Can Felons vote in Maine?

The United State has one of the highest numbers of people unable to vote due to incarceration. When compared to other leading nations, America remains one of the most restrictive on the issue of allowing those in prison for serious crimes to vote.

Reports from D.C.-based Sentencing project, Marc Mauer of Washington, over 6 million people were disenfranchised in this election because they were locked up with felony convictions.

The right to vote is generally known as a franchise. It is a right that everyone should enjoy as long as certain requirements are met. In most states in US, felons are denied this right. Maine however, tows a different line.

Maine is not like most states when it comes to the right of felons to vote after completing their sentence or while still in jail. Felons have never been denied their voting rights since the creation of the state more than 180 years ago.

Maine and Vermont have the same stance of tolerance towards the highly controversial topic. Interestingly, both states have never placed restrictions on the voting rights of felons after release from prison.

The ban on felon voting is majorly associated with states having a high population of blacks. Most of these state bans came up during the late 1860s and 1870s, during which time; the fifteenth amendment was made that guaranteed the right of black Americans to vote.

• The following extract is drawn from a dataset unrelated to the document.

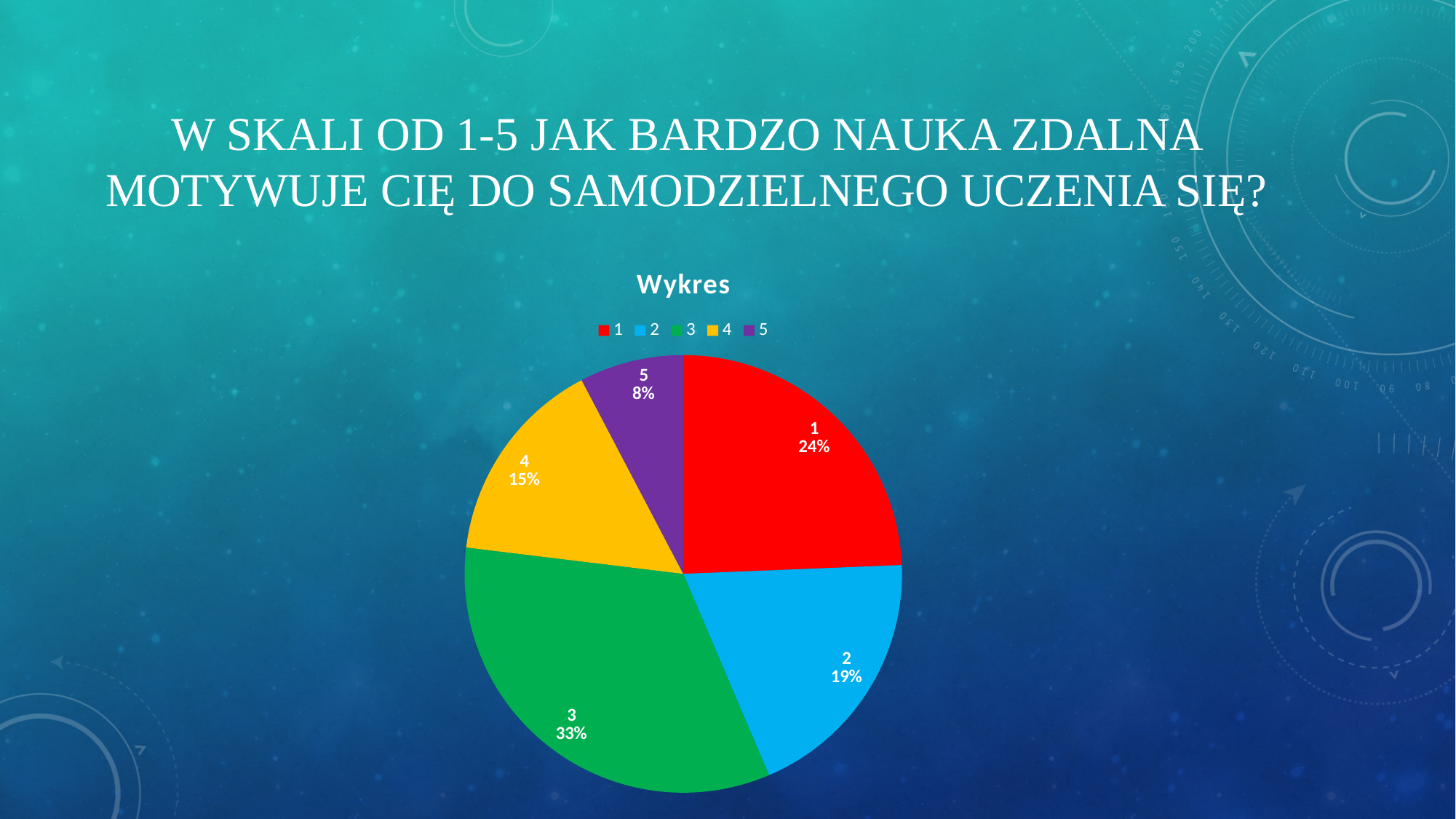
What share of the pie does category 1 have? 24% What kind of chart is shown on the slide? pie chart How many slices does the pie chart have? 5 What share of the pie does category 3 have? 33% What is the chart's title? Wykres Which category has the smallest slice? 5 What share of the pie does category 5 have? 8% What is the difference between the shares of category 1 and category 2? 5% Which is larger, the share for category 2 or the share for category 4? 2 How many entries does the legend list? 5 Which category has the largest slice? 3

Maine, being a state not having a large population of blacks, did not go along with the other states that placed bans on felon voting rights.

Felon voting Law in Maine

Can Felons vote in Maine

In Maine, voting rights for all citizens, with the inclusion of incarcerated people is duly provided for in the state constitution. Past attempts made in the legislature to exclude felons convicted of serious crimes have all failed. Some have argued that stopping felons from voting serves as retribution for their crimes, and also a way of protecting the purity of the ballot box.

While these arguments hold sway in some other states, the Maine parliament has chosen to think differently and persist on their current stand. There is currently no strong opposition in Maine against felons retaining their rights to vote.

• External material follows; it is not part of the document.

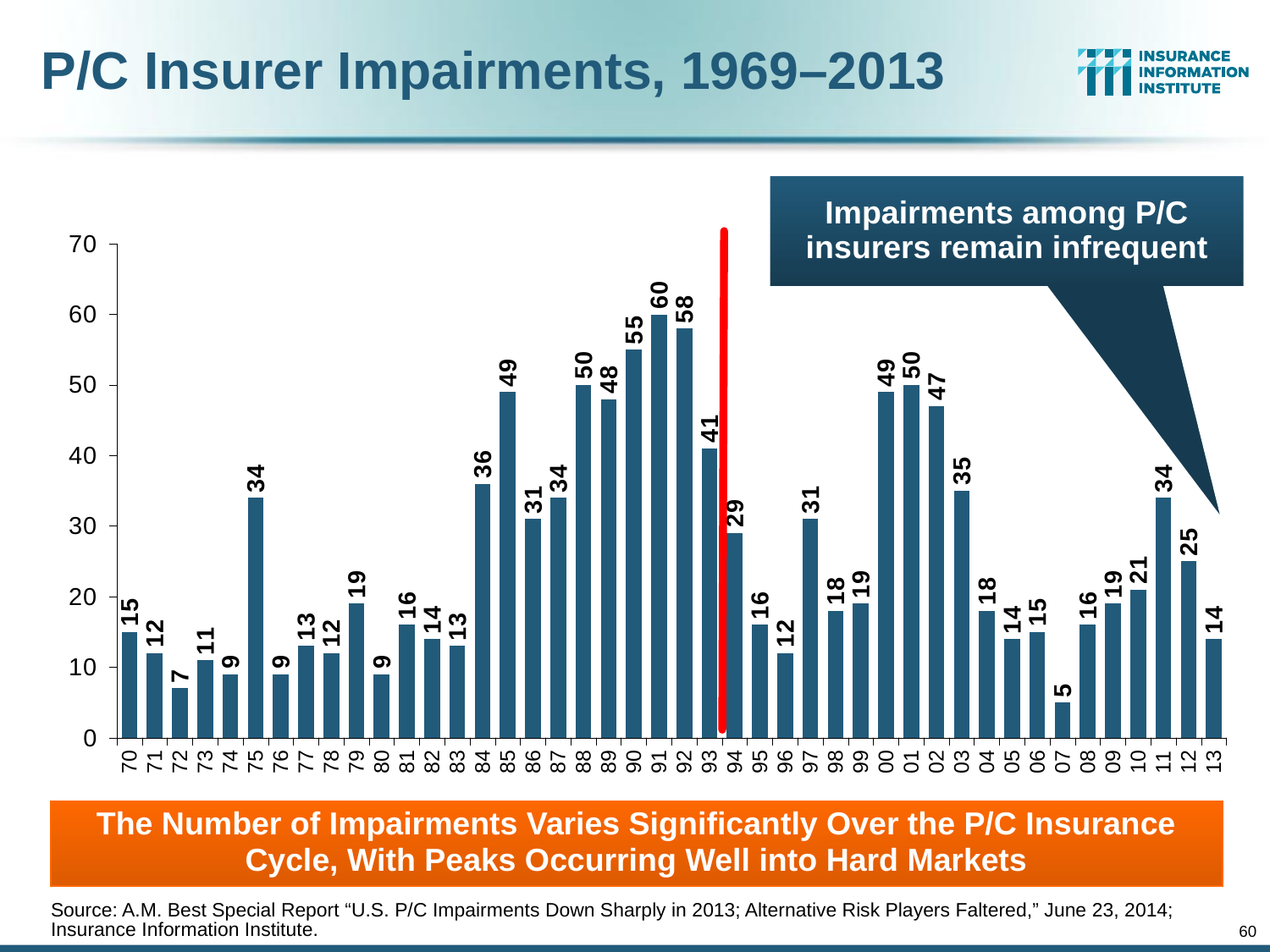
What value is shown for 2013 (labelled '13')? 14 What is the number of P/C insurer impairments shown for 1991 (labelled '91')? 60 What is the value for 2007 (labelled '07')? 5 Which year has the highest number of impairments? 91 Is the value for 2011 ('11') greater or less than 30? greater What is the difference between the values for 1992 ('92') and 1993 ('93')? 17 Do the values rise or fall from 1984 ('84') to 1991 ('91')? Rise What kind of chart is shown on the slide? Bar chart What is the title of the chart on the slide? P/C Insurer Impairments, 1969–2013 Which year has a larger value, 2001 ('01') or 2002 ('02')? 01 How many bars are plotted in the chart? 44 Which year has the lowest number of impairments? 07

The issue of sustaining the rights of inmates to vote was revisited just last year by the legislature, and they opted to continue allowing inmates to vote.

Elections in Maine are guided by rules as in every other state. To register to vote, more importance is placed on your residency than on whether or not you’re in jail. To register, you must be a US citizen, who is at least 17 years old with clear indications that you’ll be 18 years old at the time of the election. However, at 17 years, you are eligible to vote in primary elections.

You must also maintain an established a voting residence in the area you seek to register. This area could be the city, town, or locality where you live.

Felons serving time in a state correctional facility or a county jail can register to vote in Maine as long as it is in the same area where they had established residency in the past. This must be a place considered a fixed residence, or a principal home. This should be the residence they plan to return to upon release from incarceration.

How Felons vote in Maine

Inmates are encouraged to vote in most correctional facilities in Maine, by corrections officials. Volunteers are majorly relied upon to register inmates for elections. Voting advocacy organizations such as the NAACP and League of Women Voters have held voter registration drives in prisons in partnership with the corrections departments.

While some inmates are happy to still be a part of the political process in their states and country, others are indifferent and don’t bother to exercise their rights from jail.

During elections, incarcerated people vote by an absentee ballot in their last place of residence; therefore, their votes do not count as votes from the town that houses the prison when they are. This means they cannot influence local elections with bloc votes.

See also: How to Register to Vote in Maine

Barriers to Felon voting

While felon voting is generally accepted in Maine, it also faces some major internal and external obstacles.

Inmates are not allowed access to the internet and are not supplied with news about the places they used to live in. They are basically cut off from the world they left behind. This also means that they are left uninformed about the political happenings and developments in their previous homes.

They are restricted from campaigning for candidates, displaying posters, and indulging in other forms of political partisanship. This really reduces their political participation and tends to dull the political drive amongst inmates.

Volunteers and experts who attempt to encourage felons to vote suspect that very few actually do so. There are no records, and nobody keeps track of inmate voting/registration, so comprehensive statistics on the participation and political ideologies of inmates are unavailable.

Election officials in Maine count the votes of inmates alongside other absentee ballots; hence, the number of incarcerated people that vote is not specifically tallied.

Restoring a Felon’s voting right in Maine

Felons in some states have to go through certain processes to regain their right to vote when they’ve been released. In Delaware, felons remain restricted from voting for five years after release. Similarly, the state of Kentucky requires a released felon to take action before regaining the right to vote. However in Maine, a felon need not restore their voting right once they’ve served their time and have been released. This is because; they never lost the right to vote in the first place. They still retain their right to vote in both primary and general elections whether as inmates or when they’re out on parole.

Conclusion

The right to vote in elections in the state of Maine is made available to all. Being a felon will not deprive you of this right. Felons still get to vote in elections through absentee ballot. While there are limitations to full political involvement, felons still get a say in who gets into power.